• [Job]: Return verbatim the run of lines that opens with the line holding "What is the measured distance" and closes with the last line of the records.

• [Stored records]:
^^^^^^^^^^^^^^^^
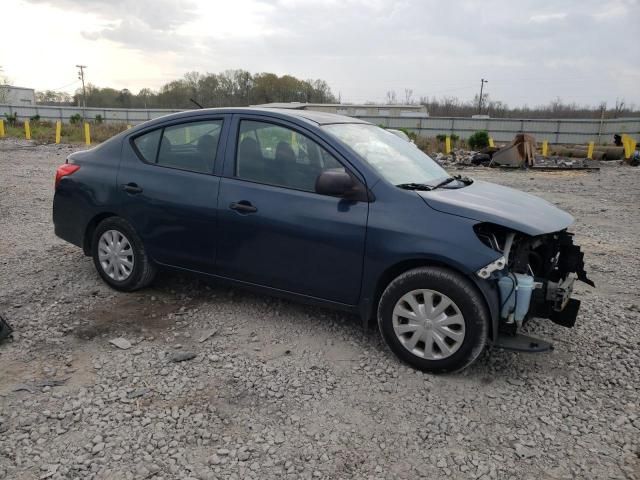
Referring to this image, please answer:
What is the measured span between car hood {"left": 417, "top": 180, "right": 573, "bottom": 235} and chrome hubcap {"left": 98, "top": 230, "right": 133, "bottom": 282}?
106 inches

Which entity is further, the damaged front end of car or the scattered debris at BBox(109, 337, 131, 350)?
the scattered debris at BBox(109, 337, 131, 350)

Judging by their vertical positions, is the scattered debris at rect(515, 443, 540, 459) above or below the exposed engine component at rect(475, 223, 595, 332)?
below

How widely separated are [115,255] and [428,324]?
9.56 ft

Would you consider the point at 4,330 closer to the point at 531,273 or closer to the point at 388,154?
the point at 388,154

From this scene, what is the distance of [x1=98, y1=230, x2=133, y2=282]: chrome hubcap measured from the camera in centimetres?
451

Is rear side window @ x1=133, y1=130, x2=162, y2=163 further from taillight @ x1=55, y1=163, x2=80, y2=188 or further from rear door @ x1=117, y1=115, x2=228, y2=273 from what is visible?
taillight @ x1=55, y1=163, x2=80, y2=188

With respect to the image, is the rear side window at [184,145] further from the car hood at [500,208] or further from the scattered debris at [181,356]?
the car hood at [500,208]

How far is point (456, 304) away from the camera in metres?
3.19

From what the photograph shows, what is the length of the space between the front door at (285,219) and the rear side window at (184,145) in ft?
0.68

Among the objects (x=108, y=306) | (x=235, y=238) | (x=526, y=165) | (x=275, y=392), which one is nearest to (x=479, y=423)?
(x=275, y=392)

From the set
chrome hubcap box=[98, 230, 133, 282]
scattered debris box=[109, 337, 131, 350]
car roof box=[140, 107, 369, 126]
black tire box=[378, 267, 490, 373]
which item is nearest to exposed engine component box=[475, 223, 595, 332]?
black tire box=[378, 267, 490, 373]

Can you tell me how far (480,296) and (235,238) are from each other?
1871 mm

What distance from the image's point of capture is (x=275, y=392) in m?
3.20

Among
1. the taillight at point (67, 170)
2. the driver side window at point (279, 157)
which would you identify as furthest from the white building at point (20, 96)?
the driver side window at point (279, 157)
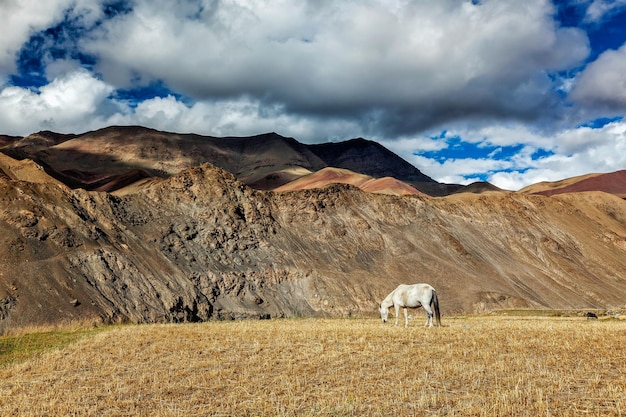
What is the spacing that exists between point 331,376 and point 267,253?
4755 centimetres

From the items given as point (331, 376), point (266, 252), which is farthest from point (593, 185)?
point (331, 376)

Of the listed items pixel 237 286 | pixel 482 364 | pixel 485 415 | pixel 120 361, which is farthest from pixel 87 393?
pixel 237 286

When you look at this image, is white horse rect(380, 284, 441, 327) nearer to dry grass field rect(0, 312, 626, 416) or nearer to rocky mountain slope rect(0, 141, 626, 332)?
dry grass field rect(0, 312, 626, 416)

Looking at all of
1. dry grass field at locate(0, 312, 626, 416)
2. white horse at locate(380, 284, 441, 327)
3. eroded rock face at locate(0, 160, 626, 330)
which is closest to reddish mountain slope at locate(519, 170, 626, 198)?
eroded rock face at locate(0, 160, 626, 330)

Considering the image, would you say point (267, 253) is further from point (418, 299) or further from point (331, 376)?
point (331, 376)

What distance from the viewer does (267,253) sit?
205ft

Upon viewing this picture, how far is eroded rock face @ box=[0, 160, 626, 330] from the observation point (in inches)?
1729

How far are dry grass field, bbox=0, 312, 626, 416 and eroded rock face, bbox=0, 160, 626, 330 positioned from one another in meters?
20.8

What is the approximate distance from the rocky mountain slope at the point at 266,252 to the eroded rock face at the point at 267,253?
0.57 feet

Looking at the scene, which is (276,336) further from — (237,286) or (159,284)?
(237,286)

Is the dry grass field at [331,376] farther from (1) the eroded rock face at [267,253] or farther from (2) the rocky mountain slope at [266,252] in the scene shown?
(1) the eroded rock face at [267,253]

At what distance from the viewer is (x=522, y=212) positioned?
93938mm

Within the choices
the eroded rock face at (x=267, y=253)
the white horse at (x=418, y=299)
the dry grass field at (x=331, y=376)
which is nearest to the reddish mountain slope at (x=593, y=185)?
the eroded rock face at (x=267, y=253)

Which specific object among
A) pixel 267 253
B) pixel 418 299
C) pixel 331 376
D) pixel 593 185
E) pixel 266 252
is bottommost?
pixel 331 376
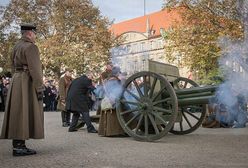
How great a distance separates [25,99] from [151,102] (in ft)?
8.44

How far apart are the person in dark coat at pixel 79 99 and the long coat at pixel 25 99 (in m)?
3.90

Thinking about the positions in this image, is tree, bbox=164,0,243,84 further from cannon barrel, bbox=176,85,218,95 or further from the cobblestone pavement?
cannon barrel, bbox=176,85,218,95

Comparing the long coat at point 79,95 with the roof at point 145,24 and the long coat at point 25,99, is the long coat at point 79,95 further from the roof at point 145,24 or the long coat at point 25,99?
the roof at point 145,24

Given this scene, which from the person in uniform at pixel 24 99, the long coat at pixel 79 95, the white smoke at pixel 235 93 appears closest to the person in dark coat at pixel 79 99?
the long coat at pixel 79 95

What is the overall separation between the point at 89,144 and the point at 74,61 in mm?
29603

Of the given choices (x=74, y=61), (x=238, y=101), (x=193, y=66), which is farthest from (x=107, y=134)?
(x=74, y=61)

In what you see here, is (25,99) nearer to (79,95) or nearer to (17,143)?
(17,143)

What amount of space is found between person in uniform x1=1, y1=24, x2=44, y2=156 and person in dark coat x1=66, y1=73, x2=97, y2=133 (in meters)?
3.89

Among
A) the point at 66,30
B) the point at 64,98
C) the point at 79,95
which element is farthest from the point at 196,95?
the point at 66,30

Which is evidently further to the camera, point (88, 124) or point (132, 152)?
point (88, 124)

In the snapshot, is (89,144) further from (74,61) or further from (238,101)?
(74,61)

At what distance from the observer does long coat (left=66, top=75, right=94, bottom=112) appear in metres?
11.1

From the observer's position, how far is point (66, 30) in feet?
130

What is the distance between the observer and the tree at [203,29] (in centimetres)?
2414
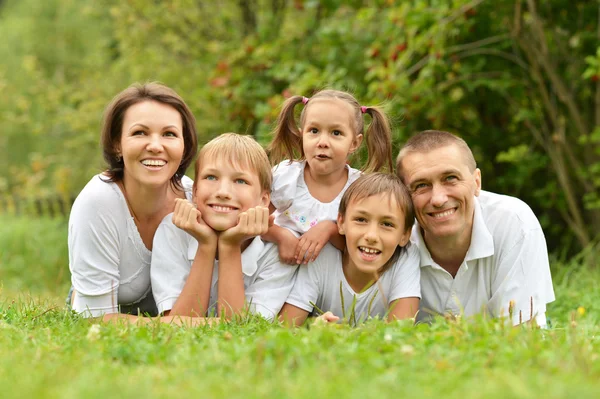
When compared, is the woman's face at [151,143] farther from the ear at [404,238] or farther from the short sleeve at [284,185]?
the ear at [404,238]

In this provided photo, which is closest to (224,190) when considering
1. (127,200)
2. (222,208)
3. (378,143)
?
(222,208)

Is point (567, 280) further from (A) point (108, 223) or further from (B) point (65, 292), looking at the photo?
(B) point (65, 292)

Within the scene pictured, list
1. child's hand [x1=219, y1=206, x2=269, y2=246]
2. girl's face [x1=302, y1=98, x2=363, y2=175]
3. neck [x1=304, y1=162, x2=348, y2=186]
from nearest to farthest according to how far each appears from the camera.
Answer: child's hand [x1=219, y1=206, x2=269, y2=246] → girl's face [x1=302, y1=98, x2=363, y2=175] → neck [x1=304, y1=162, x2=348, y2=186]

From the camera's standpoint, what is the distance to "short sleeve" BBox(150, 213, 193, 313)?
4.16 meters

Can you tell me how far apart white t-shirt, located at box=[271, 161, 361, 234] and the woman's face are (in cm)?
67

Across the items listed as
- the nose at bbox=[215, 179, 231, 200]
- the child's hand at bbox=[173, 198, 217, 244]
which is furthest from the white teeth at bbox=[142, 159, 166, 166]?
the nose at bbox=[215, 179, 231, 200]

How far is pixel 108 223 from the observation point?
426 centimetres

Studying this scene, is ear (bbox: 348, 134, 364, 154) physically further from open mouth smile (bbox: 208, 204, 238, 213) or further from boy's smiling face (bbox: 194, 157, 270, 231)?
open mouth smile (bbox: 208, 204, 238, 213)

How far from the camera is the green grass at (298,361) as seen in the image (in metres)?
2.21

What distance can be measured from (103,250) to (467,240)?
2.17 meters

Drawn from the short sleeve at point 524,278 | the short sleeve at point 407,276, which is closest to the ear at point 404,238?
the short sleeve at point 407,276

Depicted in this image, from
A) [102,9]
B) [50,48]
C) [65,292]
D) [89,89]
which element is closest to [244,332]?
[65,292]

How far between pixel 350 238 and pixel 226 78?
4.61 meters

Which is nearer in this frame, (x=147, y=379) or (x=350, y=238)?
(x=147, y=379)
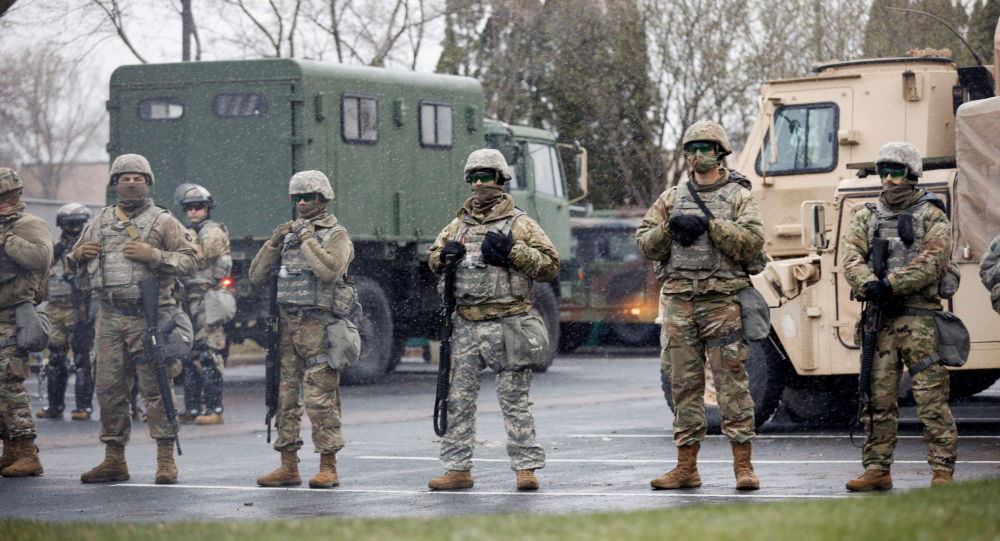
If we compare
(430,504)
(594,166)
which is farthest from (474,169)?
(594,166)

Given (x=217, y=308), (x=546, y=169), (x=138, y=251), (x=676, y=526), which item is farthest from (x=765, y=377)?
(x=546, y=169)

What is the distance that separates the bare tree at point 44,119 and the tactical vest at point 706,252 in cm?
2865

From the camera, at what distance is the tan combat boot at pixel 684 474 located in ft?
29.8

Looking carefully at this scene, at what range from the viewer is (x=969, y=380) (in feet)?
42.4

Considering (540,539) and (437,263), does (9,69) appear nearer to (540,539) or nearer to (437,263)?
(437,263)

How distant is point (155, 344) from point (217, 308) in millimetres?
4463

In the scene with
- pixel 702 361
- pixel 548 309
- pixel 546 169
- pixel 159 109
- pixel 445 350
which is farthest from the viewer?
pixel 546 169


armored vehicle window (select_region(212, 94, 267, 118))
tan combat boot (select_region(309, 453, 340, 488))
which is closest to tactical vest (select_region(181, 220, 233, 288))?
armored vehicle window (select_region(212, 94, 267, 118))

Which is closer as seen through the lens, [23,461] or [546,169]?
[23,461]

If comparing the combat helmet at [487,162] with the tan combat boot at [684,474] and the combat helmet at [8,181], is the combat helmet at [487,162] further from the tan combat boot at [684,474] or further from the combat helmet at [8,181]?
the combat helmet at [8,181]

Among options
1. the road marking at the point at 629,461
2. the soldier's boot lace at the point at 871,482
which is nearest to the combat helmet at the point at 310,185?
the road marking at the point at 629,461

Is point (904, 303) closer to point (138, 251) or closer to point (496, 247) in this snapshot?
point (496, 247)

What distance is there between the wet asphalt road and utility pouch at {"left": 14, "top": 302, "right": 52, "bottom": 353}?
33.5 inches

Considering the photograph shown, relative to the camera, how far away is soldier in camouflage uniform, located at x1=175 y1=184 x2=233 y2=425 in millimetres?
14594
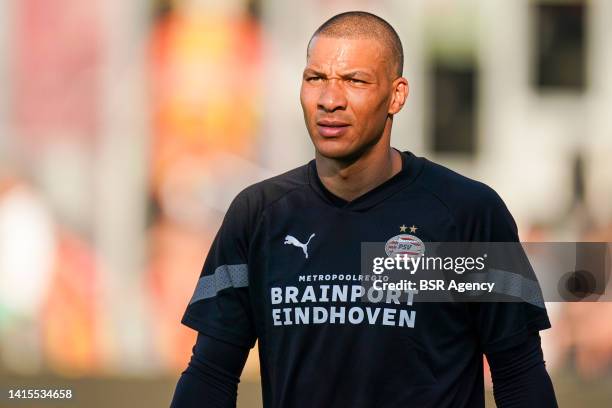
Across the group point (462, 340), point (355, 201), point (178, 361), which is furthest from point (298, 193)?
point (178, 361)

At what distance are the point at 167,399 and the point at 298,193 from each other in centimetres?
686

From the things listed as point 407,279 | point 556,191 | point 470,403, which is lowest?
point 470,403

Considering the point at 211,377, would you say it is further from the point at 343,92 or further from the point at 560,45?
the point at 560,45

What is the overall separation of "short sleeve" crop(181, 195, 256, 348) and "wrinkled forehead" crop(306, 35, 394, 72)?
1.88ft

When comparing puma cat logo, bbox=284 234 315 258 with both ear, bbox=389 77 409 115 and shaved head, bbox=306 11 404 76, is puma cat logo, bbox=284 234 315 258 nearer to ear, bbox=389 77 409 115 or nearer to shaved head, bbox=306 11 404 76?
ear, bbox=389 77 409 115

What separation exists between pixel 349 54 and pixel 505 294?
92 centimetres

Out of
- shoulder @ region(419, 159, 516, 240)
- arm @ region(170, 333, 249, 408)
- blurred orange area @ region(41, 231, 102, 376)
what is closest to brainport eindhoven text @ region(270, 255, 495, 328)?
shoulder @ region(419, 159, 516, 240)

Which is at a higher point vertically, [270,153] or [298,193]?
[270,153]

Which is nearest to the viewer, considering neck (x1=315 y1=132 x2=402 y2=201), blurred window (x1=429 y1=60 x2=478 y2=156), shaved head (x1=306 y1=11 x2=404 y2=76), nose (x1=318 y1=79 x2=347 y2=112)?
nose (x1=318 y1=79 x2=347 y2=112)

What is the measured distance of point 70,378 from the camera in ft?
36.8

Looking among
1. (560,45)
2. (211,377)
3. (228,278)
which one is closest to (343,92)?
(228,278)

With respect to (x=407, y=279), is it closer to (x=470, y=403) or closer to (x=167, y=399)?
(x=470, y=403)

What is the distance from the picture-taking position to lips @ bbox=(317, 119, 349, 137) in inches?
174

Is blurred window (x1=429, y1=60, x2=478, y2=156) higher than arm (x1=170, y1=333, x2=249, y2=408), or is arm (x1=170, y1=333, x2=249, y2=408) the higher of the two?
blurred window (x1=429, y1=60, x2=478, y2=156)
^^^^^^^^^^^^^^^^
• [Solution to this task]:
What is the measured distance of point 70,378 from the camera in ft?
36.8

Looking among
1. (560,45)
2. (211,377)
3. (228,278)
which one is closest to (343,92)?
(228,278)

With respect to (x=407, y=279), is it closer to (x=470, y=403) or closer to (x=167, y=399)?
(x=470, y=403)

What is the distance from the picture-taking position to lips @ bbox=(317, 119, 349, 137) in inches?
174

Is blurred window (x1=429, y1=60, x2=478, y2=156) higher than arm (x1=170, y1=333, x2=249, y2=408), or is arm (x1=170, y1=333, x2=249, y2=408) the higher of the two?
blurred window (x1=429, y1=60, x2=478, y2=156)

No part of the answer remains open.